Why Benefactors Worry
Hesitations about heirs’ preparedness for managing their wealth are the biggest obstacle preventing high-net-worth individuals (HNWIs) from initiating intergenerational wealth transfer planning, according to a SunTrust/Forbes Insights study.
Three-quarters of HNWIs surveyed said they didn’t start planning until they felt their heirs were ready or they saw a financial need. But why wait?
Families should start talking with their heirs early in life to better prepare them to manage their incoming wealth, according to Stewart Koesten, a board member at the Investments & Wealth Institute. In fact, Koesten believes discussions should begin as soon as children are old enough to understand the conversation. He started talking with his kids about wealth management basics when they were 10 years old.
“The most successful families share their financial situation with their heirs when they are young and educate them about investing, goal setting, responsible spending and legacy planning — and that’s the best approach to securing the financial future of generations to come,” Koesten said.

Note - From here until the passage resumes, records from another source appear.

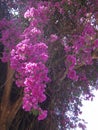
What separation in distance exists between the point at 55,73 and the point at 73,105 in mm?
1725

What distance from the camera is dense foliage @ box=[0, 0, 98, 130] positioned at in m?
5.23

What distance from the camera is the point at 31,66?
5.08 m

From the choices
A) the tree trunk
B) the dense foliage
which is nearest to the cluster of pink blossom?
the dense foliage

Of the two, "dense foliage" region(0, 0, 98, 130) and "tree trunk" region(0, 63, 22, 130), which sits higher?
"dense foliage" region(0, 0, 98, 130)

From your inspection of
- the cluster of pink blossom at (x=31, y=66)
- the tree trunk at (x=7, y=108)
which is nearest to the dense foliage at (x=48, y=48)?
the cluster of pink blossom at (x=31, y=66)

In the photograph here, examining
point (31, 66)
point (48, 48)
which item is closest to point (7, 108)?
Answer: point (48, 48)

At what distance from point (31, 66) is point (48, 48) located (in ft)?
3.58

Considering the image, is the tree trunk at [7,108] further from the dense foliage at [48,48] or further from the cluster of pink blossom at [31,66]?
the cluster of pink blossom at [31,66]

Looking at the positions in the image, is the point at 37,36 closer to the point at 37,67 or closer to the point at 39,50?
the point at 39,50

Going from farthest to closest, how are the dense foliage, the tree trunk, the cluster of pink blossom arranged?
the tree trunk
the dense foliage
the cluster of pink blossom

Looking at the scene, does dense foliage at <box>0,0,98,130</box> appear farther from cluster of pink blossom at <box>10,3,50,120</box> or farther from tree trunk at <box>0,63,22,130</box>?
tree trunk at <box>0,63,22,130</box>

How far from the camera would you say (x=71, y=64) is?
5.96m

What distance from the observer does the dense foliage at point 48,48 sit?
5234 millimetres

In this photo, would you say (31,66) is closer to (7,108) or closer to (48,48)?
(48,48)
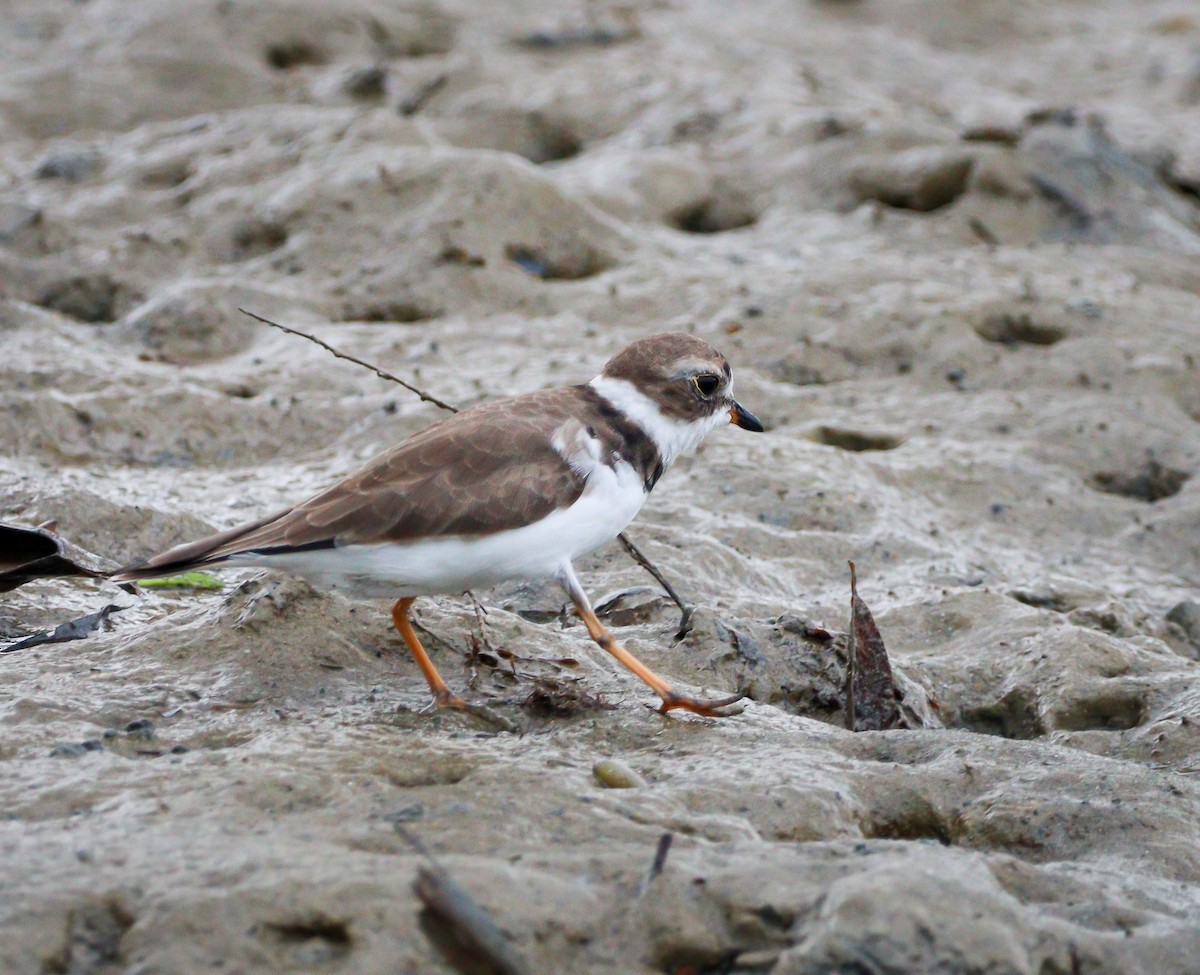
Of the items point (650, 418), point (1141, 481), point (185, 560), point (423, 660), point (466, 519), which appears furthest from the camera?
point (1141, 481)

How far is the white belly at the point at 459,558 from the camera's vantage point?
439cm

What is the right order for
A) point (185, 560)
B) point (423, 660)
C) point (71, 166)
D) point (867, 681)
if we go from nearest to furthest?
point (185, 560)
point (423, 660)
point (867, 681)
point (71, 166)

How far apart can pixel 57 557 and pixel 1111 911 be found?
144 inches

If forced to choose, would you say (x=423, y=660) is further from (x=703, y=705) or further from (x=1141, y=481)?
(x=1141, y=481)

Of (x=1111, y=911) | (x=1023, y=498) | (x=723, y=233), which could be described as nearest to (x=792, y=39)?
(x=723, y=233)

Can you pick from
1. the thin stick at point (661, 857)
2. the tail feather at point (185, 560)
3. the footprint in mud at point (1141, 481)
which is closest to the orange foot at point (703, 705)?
the thin stick at point (661, 857)

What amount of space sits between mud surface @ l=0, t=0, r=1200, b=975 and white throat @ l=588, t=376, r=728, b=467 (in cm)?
73

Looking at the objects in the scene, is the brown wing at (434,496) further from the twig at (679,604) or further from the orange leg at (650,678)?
the twig at (679,604)

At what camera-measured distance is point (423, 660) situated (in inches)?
179

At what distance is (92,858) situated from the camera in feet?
10.5

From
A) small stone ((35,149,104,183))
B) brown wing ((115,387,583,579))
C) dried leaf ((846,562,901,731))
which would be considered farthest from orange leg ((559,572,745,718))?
small stone ((35,149,104,183))

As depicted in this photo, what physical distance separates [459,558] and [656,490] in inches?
92.3

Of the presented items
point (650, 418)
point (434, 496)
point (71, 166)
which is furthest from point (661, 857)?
point (71, 166)

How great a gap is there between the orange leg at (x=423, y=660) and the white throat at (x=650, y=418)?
1086mm
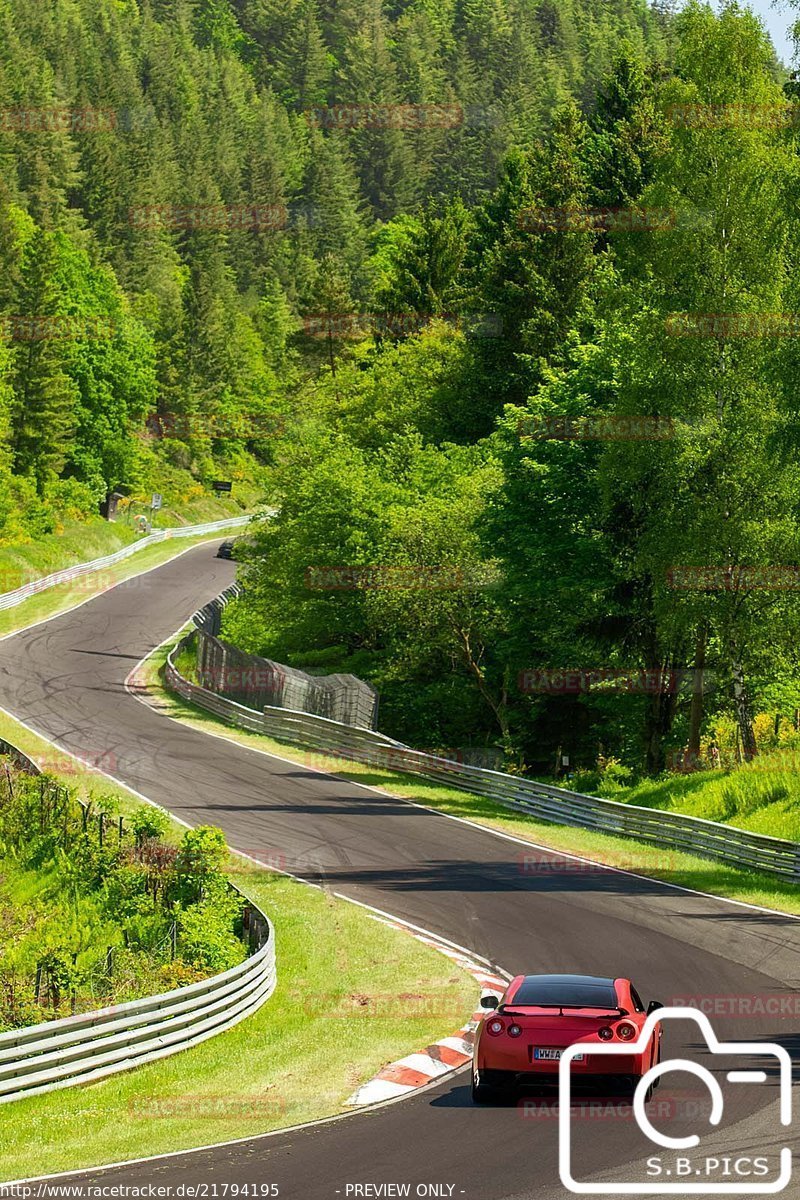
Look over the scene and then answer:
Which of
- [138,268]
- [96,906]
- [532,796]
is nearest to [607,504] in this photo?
[532,796]

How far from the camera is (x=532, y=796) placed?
39469 millimetres

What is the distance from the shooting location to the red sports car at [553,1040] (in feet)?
47.2

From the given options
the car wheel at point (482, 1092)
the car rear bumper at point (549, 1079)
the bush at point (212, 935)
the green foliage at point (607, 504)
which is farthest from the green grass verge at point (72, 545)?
the car rear bumper at point (549, 1079)

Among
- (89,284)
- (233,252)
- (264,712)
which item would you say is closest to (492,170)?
(233,252)

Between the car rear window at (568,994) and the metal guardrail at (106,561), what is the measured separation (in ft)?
204

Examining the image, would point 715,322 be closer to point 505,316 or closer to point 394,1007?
point 394,1007

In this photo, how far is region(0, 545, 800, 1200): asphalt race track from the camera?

Many benefactors start planning wealth transfers too late and need to improve communication between generations. According to the SunTrust/Forbes Insights survey, only 41 percent of HNWIs are “very confident” that their heirs have a wealth management plan. Fewer than a third encourage heirs to draft a long-term plan, to periodically review investment strategies or to hire a professional wealth manager.
“High-net-worth individuals often have conversations in their heads about their own situation, but many have not had this conversation with their heirs,” said Frank Goins, a client advisor with SunTrust Private Wealth Management.
Heirs Worry Too
Heirs also have room for improvement when it comes to planning, the SunTrust study shows. Nearly three-quarters of heirs say they have a “high or very high” interest in wealth management, but only 54 percent say they have a “high or very high” ability to perform it.
Also, while 59 percent of heirs say their priorities are using wealth to support their families and lifestyles and 53 percent cite preserving wealth with smart money management, only 17 percent say their benefactors have advised them about the importance of engaging an investment management professional.
Professional wealth managers can help beneficiaries manage their wealth, which in turn allows them to pass it down to future generations. “Historically, great wealth is often created in the first generation, but there’s a 90 percent chance the wealth will be greatly dissipated by the end of the third generation,” said Angelo Robles, founder and chief executive officer of the Family Office Association. When choosing a wealth manager, experts say, investors should seek out professionals with experience, skill, integrity and strong communication skills.
To sustain wealth, benefactors also need to share family values that extend beyond money, such as a commitment to entrepreneurship and to giving back. “If heirs understand that, they will do a better job of managing their wealth in the future and use some of it to benefit society,” Robles said.
One of the best ways to ensure a successful wealth transfer is to distribute inherited wealth over time, according to Goins. “This gives the beneficiary time to gain some real-life experience in managing wealth before they receive their full inheritance,” he said.
Start As Soon As Possible
For many benefactors, the most difficult step in transferring wealth is getting started.
Sicchitano recommends they figure out first how they want their children, and their children’s children, to benefit from the money they’re passing down. Then act on it.
To help heirs prepare to manage their future wealth, here are some steps to get started:
- Make wealth management and legacy planning part of the family culture so all decisions can be based on shared values and goals.
- Encourage heirs to take an active part in managing family investments.
- Regularly share information about your own financial situation.
- Share mistakes made and lessons learned — and how to avoid those mistakes.
- Teach heirs to periodically review investment strategies.
- Help heirs learn how to create a long-term wealth management plan.
- Consider hiring a professional wealth manager.
Managing wealth often seems daunting, Sicchitano said, but it can be quite simple if you let go of trying to make the process perfect and focus instead on effectively executing many of the basics.
“You must know yourself, identify your goals and develop a long-term wealth management plan, no matter how imperfect it may seem,” he said.